-- Problem requirements --
Rewrite the records below, substituting "farthest" for "furthest" and leaving everything else unchanged.

-- Data provided --

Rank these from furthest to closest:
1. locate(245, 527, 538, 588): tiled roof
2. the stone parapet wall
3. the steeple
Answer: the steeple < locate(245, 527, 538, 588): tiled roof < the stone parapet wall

-- Problem solution --
Rank these from farthest to closest:
1. locate(245, 527, 538, 588): tiled roof
2. the stone parapet wall
3. the steeple
Answer: the steeple < locate(245, 527, 538, 588): tiled roof < the stone parapet wall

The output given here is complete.